I can’t list all the things I’ve learned or all the ideas I’ve stolen from Digital History Hacks, but one meta-idea which Bill taught me is that the loftiest questions about what we do are not separate from the nuts and bolts of how we do it. As above, so below: lofty philosophical issues are practical technical questions and vice versa. Change the tools available to the humanities and you have the opportunity to rethink what the humanities are. That’s what Bill’s been doing for the past three years and that’s what he continues to do.
I’m sorry to see Bill put DHH to bed, but I’m lucky enough to be privy to some of the cool new stuff he’s doing, and I promise you will see and hear more amazing things from him before too long.
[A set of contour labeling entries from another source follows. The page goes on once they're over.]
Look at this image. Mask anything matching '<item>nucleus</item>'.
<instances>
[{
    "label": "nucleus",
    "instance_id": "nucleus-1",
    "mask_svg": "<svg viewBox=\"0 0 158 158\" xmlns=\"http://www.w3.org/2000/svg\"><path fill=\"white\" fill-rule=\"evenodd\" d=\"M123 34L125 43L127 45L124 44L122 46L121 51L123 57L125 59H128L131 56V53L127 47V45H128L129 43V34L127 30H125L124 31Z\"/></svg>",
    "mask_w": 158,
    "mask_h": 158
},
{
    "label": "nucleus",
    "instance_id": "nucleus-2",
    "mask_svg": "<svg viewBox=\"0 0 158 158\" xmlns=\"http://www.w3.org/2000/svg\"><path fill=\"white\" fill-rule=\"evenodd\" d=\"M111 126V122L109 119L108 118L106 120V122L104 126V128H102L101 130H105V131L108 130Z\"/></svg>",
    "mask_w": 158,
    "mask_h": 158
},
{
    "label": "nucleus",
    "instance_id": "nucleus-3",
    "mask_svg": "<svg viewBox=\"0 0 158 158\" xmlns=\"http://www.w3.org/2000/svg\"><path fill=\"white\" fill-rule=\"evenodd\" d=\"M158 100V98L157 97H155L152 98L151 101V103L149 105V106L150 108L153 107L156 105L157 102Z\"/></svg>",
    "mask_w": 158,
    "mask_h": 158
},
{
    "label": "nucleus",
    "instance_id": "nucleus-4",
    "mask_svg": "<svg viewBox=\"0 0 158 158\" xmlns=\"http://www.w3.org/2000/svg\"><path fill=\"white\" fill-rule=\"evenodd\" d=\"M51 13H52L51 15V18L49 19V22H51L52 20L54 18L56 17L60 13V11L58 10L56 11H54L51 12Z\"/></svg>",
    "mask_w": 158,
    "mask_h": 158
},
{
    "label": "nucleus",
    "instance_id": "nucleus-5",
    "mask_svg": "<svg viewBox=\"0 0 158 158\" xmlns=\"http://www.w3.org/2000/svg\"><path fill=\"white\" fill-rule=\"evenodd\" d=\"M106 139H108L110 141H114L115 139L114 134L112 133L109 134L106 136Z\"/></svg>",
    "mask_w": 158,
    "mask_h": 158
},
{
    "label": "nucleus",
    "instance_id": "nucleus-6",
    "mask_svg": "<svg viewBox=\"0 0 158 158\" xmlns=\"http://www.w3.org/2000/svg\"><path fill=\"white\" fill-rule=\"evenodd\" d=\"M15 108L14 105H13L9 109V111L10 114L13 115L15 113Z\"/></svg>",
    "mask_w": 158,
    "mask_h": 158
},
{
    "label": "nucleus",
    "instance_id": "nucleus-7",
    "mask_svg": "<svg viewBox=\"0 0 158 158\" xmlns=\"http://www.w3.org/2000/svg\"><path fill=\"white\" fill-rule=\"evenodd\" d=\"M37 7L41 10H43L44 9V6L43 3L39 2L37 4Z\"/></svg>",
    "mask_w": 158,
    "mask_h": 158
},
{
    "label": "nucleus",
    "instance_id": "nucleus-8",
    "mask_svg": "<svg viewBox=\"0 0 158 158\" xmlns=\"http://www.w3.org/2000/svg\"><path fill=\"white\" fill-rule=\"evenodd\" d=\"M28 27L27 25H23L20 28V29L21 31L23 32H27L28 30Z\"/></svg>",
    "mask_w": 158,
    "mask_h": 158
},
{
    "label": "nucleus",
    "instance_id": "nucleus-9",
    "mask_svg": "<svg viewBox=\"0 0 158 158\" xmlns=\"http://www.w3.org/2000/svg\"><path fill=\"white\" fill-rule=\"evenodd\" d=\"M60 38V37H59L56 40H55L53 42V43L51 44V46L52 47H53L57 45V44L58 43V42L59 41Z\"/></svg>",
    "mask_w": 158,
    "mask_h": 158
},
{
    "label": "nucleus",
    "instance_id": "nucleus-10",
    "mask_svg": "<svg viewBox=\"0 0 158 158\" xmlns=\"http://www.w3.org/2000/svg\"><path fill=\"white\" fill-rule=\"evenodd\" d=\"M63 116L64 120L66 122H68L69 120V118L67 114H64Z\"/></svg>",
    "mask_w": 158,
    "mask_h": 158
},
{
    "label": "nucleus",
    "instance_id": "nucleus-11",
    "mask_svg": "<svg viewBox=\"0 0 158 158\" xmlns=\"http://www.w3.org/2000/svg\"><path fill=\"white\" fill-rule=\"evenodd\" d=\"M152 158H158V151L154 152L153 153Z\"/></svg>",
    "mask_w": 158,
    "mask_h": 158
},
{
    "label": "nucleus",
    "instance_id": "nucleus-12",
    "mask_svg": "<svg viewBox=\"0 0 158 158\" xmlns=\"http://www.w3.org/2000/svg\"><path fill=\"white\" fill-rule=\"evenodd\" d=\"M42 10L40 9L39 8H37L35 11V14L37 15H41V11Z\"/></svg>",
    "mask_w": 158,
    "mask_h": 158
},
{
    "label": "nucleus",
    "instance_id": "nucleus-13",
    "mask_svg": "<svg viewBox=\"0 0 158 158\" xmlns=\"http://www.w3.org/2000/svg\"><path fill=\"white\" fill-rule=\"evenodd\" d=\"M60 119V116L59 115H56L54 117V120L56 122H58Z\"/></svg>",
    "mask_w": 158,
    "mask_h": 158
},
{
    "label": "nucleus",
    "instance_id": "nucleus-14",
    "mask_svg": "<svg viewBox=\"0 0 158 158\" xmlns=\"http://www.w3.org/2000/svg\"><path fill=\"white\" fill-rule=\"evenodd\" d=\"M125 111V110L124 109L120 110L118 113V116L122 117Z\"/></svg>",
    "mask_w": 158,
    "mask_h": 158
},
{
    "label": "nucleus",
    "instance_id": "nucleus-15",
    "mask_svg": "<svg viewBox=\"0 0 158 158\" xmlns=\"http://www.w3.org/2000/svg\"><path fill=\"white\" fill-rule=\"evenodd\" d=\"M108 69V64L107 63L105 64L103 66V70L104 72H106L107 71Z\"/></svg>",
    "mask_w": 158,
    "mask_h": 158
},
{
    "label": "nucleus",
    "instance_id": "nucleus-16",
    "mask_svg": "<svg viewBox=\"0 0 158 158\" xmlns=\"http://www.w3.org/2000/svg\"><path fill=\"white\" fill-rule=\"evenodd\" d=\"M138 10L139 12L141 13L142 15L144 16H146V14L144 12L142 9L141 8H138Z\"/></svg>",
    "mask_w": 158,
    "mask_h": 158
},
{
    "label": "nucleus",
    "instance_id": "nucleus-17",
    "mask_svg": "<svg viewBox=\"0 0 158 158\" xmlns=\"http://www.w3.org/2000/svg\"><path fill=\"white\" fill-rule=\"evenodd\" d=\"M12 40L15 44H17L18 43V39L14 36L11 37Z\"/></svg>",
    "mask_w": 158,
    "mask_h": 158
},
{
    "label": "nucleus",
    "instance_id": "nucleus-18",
In the meantime, explore the archives of DHH or try working through the exercises in The Programming Historian, Bill and Alan Maceachern’s in-progress, open-source textbook on How It Is Done.
Bill sometimes says there’s more to being a musician than posing with a guitar. What he means, I think, is that there is or can be more to being a “digital historian” than having a Blogspot account and an opinion about Wikipedia. When Bill launched The Programming Historian, Mills Kelly (no slouch as a digital historian himself) wrote, “with its release, my excuses [for not learning to program] go poof.” Digital History Hacks made a lot of our excuses go poof. If we want to be part of making our profession’s future, it’s high time to stop talking and roll up our sleeves.